In trying to imitate King, Nagin drove himself into a difficult situation. He tried to weave King’s powerful sense of faith in God and divine morality into his words. Dr. King’s speeches were all about morality, and faith, and purpose, and he did it better than just about anybody. Mr. Anybody Politician can’t just put that mantle on like a Santa Claus suit and prance around for everyone’s pleasure. King got shot for saying what he said. If you are going to imitate the Reverend, you had better be sure of yourself.

Nagin was just fooling around. He was doing an imitation for a mostly black crowd, a supportive crowd, and he was trying to make them feel good. He was telling them what they wanted to hear. But Martin Luther King never told people what they wanted to hear. He told them what they needed to hear, and the heck with the consequences.

Ray Nagin is not an articulate man. He dresses sharp, looks good, appears bright and educated, but when he opens his mouth the words come stumbling out like drunks out a Bourbon Street bar after last call. In a way, he reminds me of George W. Bush, who also looks like he should be articulate but isn’t.

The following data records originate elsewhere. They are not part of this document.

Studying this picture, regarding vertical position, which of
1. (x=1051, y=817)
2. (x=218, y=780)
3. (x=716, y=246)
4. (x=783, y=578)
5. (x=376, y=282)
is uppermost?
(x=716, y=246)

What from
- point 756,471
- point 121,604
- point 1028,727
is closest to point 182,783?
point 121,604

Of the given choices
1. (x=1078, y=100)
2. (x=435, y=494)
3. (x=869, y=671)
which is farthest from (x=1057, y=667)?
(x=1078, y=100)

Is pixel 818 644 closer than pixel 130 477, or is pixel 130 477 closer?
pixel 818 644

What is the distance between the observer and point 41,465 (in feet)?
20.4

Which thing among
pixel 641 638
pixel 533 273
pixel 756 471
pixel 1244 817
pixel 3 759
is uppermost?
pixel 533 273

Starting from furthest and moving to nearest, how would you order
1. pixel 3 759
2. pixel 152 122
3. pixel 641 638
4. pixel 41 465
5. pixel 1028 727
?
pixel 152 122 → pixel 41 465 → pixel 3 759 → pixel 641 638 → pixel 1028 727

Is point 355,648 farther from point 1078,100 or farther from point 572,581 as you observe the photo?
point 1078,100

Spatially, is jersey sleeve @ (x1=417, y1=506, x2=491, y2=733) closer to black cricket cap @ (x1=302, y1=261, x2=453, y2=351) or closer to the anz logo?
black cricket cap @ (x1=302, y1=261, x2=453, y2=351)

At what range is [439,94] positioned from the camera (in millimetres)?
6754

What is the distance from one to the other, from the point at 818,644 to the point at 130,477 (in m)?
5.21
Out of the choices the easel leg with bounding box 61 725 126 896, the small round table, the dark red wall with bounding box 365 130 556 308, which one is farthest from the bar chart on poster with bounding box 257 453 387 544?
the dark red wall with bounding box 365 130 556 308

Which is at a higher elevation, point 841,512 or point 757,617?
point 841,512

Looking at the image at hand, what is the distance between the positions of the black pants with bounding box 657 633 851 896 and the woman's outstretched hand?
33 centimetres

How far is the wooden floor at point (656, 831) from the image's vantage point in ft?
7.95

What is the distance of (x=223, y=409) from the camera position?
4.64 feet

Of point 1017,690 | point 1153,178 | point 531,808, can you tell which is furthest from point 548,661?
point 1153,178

W has one huge advantage over Nagin – he has advisors who tell him what not to say.

If Nagin wants to study great oratory (and who doesn’t!), I refer him to Harry S Truman. Truman was not a great writer or orator, but he was effective because he knew his limits and spoke plainly and honestly. Truman rarely put on airs. He played himself, and had a very successful run doing it.

Ray, meet Harry. Harry, this is Ray.